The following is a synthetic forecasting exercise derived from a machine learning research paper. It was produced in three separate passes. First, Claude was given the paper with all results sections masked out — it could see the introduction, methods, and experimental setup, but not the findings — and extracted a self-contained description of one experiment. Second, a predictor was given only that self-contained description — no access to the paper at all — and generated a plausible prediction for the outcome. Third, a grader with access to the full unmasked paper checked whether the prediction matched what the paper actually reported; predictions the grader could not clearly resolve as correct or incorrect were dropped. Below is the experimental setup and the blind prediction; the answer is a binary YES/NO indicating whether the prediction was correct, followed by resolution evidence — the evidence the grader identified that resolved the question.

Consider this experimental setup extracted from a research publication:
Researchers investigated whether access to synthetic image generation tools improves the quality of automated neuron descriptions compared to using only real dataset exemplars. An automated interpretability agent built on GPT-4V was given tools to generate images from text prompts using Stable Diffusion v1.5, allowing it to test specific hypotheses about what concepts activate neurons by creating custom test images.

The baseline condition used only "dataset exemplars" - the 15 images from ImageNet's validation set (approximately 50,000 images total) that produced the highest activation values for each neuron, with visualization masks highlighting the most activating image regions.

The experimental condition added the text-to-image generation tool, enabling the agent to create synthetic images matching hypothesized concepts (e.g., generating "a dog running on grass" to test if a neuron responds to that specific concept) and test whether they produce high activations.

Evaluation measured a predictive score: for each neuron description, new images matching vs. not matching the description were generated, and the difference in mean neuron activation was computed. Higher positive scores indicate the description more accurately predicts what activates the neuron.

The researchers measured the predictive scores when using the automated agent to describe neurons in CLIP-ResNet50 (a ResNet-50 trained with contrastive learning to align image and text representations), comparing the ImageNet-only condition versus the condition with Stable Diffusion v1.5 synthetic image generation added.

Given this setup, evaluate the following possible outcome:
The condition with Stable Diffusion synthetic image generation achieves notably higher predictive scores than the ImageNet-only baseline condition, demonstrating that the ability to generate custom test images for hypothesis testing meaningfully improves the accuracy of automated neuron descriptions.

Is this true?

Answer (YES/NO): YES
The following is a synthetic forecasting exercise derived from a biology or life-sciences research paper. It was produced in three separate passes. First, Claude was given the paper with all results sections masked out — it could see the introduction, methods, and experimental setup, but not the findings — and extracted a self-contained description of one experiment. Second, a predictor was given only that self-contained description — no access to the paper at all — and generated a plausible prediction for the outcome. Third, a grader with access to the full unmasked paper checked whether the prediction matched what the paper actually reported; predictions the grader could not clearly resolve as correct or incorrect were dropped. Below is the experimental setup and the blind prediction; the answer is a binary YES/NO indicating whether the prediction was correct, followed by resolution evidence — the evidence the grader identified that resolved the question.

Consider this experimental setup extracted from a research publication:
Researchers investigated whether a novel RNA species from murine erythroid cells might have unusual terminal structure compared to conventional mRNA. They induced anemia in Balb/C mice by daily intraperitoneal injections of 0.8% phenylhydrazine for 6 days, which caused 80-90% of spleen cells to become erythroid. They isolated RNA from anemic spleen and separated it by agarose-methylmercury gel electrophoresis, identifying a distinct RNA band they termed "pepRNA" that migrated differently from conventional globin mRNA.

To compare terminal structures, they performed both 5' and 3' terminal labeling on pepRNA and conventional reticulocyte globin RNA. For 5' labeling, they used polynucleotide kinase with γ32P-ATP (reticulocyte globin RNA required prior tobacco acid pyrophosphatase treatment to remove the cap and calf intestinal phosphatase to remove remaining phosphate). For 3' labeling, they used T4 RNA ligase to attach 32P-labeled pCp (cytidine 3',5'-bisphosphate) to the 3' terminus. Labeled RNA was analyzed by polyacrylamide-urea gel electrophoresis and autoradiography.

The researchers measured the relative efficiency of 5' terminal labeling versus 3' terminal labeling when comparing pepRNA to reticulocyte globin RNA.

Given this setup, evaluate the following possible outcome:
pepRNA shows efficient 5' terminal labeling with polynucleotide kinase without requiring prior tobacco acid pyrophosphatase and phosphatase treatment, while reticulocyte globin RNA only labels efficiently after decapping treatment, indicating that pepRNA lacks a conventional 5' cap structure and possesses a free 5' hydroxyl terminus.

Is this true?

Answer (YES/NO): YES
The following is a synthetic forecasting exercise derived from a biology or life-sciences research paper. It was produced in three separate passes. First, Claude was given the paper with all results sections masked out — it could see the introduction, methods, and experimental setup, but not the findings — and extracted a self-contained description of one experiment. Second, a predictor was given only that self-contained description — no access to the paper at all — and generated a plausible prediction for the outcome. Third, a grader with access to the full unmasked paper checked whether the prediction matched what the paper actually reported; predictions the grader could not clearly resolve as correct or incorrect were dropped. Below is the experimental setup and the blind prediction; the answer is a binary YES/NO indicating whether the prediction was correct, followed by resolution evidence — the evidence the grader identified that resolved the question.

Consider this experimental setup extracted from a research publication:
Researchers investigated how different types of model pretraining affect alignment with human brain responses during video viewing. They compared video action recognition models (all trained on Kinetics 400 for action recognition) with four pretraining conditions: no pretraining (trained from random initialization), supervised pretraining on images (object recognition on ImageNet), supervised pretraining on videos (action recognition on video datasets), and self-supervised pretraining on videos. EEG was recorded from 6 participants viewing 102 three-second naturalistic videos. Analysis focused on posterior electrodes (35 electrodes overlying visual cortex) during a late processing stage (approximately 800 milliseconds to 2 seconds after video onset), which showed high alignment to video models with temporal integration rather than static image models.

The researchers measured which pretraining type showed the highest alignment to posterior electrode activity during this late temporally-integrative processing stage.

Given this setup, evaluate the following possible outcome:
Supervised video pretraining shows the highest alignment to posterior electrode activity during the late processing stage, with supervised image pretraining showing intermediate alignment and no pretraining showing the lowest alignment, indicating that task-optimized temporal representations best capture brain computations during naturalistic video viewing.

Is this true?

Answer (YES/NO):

▬▬▬

(Problem statement): Across the records, count each line that holds the string "tobacco". Respond with the number only.

(Task result): 2